New Text to Speech IC

erco

Senior Member
Minimal info, I just ordered a sample. It appears to be a brand new one-chip TTS solution; time to get our robots & projects talking. I've been wondering how come this technology died 20 years ago. Ken at speechchips.com says he'll put up some sample audio clips in a day or so. He says it's just as robotic sounding as the obsolete and hard to find SP0-256 chips of yesteryear, which required phoneme input. But I don't mind. If it's easily available, simpler, and it works, it will fill a gap that has existed for a long time. Will advise when I get my sample working.

http://www.speechchips.com/shop/item.aspx?itemid=22
 

srnet

Senior Member
Well, taking machines have had a resurgence in recent years, people seem to want to use Sat Navs to reassure them they are not lost, and now you have phones that talk back at you, so maybe these things will become popular again.
 

westaust55

Moderator
The SPO-512 (RoboVoice Text to Speech IC) certainly looks interesting and the price is certainly reasonable.

However the fact that "The complete text to speech system fits in about 32K" seems a lot of memory compared to my own past endeavours where I fitted Test to Speech algorithms, a "front end to wedge into BASIC" plus a fairly good exceptions library into 2 Kbytes of EPROM aeons ago when I did a lot of work with 8-bit microprocessors such as the 6800 and 6502.

@srnet,
I am not sure that the desire for talking equipment has really abated.
In earlier years it was hardware chip based (eg Fedral Screw Works SC-01 chip), then by the mid 1980's software based test to speech came into favour as processor power improved (eg Amiga SAM software).
The slightly older ASUS motherboard as used in my 3 home PC's have Winbond chips and can advise mobo status information "verbally" during boot-up.
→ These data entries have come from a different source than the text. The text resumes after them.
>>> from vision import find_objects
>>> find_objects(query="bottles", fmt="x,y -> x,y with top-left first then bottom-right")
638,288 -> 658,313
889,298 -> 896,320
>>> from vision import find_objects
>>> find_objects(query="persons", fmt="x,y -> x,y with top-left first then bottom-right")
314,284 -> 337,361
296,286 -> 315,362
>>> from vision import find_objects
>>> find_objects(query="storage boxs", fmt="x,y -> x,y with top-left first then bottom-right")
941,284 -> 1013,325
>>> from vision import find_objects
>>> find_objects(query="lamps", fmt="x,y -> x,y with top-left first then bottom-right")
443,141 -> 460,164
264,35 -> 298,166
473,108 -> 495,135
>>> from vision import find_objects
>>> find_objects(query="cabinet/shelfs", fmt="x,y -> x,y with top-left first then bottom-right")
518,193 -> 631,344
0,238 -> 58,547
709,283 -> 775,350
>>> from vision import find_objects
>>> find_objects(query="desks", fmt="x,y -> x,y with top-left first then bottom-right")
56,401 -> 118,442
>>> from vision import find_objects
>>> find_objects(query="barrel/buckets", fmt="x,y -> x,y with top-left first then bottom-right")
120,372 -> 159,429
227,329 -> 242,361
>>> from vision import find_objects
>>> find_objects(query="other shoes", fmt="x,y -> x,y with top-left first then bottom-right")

But as an aquaintence found back in the 1980's having speech on house automation systems proclaiming:
"I am about to start the ....."
"The .... is running"
"I am stopping the ...."
can grate on the nerves of others and could result in the controller being hit with a frypan or other blunt object.

A work colleague who went to Gerany a few years ago hired a vehicle and obtained a GPS navigator for which the maps were apparently out of date. They got tired of hearing "Please return to the road . . . . Please return to the road . . . ." as they cruised down the Autobahns.
 
Last edited:

techElder

Well-known member
As all that have Apple Macs will tell you, TTS is alive and well in every one of them. Mine tells me the time in 10 - 20 different "voices" and every time I start Skype I've told it to say, "Everything is functioning properly." All in perfect male or female voices just like the GPS' use.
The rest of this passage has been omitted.